**How to complete this task:** Beginning with the very first line, please reproduce the entries exactly through the line containing "A: Mouse (Mus).".

**Records to use:**
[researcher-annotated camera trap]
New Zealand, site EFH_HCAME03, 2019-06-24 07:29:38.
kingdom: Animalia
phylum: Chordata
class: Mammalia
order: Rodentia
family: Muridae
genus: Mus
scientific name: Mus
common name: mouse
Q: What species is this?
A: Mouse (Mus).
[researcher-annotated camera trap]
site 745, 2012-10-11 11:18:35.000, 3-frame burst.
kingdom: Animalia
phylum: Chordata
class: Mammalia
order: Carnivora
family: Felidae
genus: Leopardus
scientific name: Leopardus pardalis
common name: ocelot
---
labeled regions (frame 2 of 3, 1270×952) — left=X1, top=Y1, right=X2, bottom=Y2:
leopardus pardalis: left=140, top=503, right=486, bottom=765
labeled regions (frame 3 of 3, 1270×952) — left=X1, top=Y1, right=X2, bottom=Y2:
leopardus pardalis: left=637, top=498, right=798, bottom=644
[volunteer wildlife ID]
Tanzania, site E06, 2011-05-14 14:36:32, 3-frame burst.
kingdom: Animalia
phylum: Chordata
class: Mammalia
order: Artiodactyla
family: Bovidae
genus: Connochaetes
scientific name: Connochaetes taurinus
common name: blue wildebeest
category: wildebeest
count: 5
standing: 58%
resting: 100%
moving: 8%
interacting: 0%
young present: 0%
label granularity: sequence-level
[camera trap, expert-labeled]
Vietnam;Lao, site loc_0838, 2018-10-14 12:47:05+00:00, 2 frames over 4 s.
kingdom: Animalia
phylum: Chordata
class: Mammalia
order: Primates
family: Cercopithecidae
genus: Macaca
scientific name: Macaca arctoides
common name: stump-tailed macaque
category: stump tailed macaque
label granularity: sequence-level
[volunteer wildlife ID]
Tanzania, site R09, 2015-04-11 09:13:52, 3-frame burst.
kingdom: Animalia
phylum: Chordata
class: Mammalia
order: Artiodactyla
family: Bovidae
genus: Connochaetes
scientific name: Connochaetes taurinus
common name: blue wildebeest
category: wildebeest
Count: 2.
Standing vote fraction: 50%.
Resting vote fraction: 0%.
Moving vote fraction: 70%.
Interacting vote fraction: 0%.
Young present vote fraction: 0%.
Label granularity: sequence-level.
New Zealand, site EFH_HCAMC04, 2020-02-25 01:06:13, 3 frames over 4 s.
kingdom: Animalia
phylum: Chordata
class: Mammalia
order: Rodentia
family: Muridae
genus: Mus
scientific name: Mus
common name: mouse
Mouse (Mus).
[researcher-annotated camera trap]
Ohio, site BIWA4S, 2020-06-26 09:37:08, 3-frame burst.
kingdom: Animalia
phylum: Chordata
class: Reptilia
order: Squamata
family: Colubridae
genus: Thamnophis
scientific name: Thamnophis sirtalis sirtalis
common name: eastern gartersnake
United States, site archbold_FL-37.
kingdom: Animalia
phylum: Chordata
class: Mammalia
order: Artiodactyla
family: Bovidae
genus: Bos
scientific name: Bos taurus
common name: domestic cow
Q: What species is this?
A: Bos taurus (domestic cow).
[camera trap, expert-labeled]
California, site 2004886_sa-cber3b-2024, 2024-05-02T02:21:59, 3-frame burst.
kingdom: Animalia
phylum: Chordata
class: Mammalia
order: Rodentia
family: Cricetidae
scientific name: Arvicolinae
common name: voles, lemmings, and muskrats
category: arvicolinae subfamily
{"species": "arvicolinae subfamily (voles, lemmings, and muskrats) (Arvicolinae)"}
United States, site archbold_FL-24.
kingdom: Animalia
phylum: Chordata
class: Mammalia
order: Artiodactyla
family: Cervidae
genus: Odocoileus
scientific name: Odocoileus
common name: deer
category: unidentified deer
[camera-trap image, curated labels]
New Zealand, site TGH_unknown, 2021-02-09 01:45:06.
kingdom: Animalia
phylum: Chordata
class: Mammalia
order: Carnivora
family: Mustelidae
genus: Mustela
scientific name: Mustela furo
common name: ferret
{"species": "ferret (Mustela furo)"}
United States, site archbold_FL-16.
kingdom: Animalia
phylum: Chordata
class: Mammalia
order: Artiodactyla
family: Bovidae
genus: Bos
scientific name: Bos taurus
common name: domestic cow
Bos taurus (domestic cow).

**Completed exercise:**
[researcher-annotated camera trap]
New Zealand, site EFH_HCAME03, 2019-06-24 07:29:38.
kingdom: Animalia
phylum: Chordata
class: Mammalia
order: Rodentia
family: Muridae
genus: Mus
scientific name: Mus
common name: mouse
Q: What species is this?
A: Mouse (Mus).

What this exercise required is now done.